Ses dernières réalisations, « La planète des géants » (2016) et « La Conquête des cachalots » (2018) avec François Sarano, restent dans les mémoires des festivaliers, éblouis par ces rencontres majestueuses et extrêmement étonnantes.  

2011 – Christian Pétron

Plongeur démineur dans la marine nationale dans les années 60, Christian Pétron crée, en 1975, la société Photomarine. Il réalise plus de 20 films documentaires animaliers sous-marins pour l’émission « Les animaux du monde », puis prend la direction de la photographie pour les séquences sous-marines du film culte « Le grand bleu », et quelques années plus tard du film « Atlantis ».

Il assure la direction technique des campagnes d’exploration sur l’épave du TITANIC organisée par la chaîne américaine Discovery Chanel. De 1996 à 1998, il tourne 4 films de 52 minutes sur l’exploration de l’épave du TITANIC.

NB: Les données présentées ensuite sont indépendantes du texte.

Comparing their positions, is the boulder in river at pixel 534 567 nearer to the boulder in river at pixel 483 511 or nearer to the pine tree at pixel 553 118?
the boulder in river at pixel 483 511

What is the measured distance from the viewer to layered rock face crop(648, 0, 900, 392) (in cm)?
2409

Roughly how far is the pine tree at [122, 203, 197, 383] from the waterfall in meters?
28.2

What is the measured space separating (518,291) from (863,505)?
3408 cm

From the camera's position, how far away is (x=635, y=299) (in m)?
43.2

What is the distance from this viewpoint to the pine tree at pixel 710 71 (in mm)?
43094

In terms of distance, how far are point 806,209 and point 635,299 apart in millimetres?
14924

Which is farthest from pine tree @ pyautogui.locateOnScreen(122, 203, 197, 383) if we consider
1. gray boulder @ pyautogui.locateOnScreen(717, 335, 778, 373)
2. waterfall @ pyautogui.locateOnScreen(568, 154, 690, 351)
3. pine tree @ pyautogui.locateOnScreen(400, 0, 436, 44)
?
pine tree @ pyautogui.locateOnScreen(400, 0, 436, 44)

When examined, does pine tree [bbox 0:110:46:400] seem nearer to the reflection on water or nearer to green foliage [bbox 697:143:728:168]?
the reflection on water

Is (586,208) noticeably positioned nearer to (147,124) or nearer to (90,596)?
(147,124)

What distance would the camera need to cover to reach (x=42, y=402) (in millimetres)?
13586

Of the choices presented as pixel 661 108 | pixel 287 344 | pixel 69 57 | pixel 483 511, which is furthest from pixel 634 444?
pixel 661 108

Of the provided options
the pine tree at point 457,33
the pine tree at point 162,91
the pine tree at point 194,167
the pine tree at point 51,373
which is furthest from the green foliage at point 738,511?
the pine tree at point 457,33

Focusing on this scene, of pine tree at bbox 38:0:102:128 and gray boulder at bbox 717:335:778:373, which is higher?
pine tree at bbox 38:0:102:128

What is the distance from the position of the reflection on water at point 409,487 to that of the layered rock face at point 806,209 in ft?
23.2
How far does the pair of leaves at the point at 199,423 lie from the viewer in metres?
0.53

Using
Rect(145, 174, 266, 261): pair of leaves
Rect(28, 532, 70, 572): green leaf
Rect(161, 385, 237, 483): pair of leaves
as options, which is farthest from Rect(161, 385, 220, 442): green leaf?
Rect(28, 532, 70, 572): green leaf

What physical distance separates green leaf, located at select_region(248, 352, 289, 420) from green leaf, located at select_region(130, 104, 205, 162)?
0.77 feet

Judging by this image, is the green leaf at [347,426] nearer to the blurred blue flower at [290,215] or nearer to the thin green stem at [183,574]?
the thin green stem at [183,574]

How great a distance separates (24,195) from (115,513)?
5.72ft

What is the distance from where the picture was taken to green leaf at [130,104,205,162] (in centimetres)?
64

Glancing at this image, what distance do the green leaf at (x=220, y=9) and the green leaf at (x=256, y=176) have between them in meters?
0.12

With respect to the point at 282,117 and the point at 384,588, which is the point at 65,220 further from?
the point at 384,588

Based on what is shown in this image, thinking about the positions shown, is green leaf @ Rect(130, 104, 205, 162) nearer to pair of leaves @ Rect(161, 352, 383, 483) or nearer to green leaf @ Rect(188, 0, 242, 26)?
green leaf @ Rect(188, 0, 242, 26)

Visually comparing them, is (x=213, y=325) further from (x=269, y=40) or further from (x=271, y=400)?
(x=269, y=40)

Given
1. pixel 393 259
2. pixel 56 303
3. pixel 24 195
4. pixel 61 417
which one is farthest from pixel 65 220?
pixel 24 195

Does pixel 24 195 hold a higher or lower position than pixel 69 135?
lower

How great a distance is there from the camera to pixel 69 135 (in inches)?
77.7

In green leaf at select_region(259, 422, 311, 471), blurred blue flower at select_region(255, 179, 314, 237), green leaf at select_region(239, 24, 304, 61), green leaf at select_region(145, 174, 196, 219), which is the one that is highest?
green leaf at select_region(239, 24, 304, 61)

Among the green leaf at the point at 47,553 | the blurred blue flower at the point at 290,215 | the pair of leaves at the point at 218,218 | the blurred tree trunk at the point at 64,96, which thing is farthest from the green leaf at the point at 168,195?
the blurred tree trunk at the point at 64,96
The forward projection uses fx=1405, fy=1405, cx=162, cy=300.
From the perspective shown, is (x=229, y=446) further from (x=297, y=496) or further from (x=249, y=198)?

Suite à son expérience de l’image sous-marine par grande profondeur, James Cameron lui propose, en 2002, une collaboration technique pour ses nouvelles productions avec les « Deep Rover ».

Il continue régulièrement d’enchanter le public avec ses productions primées dans divers festivals : Mémoire de Port Cros (2011), les Grands requins blancs de Guadeloupe (2014) ou, plus récemment « Il était une fois l’image sous-marine », présentée en 2019 au Festival Sub’limage de Nouvelle-Calédonie.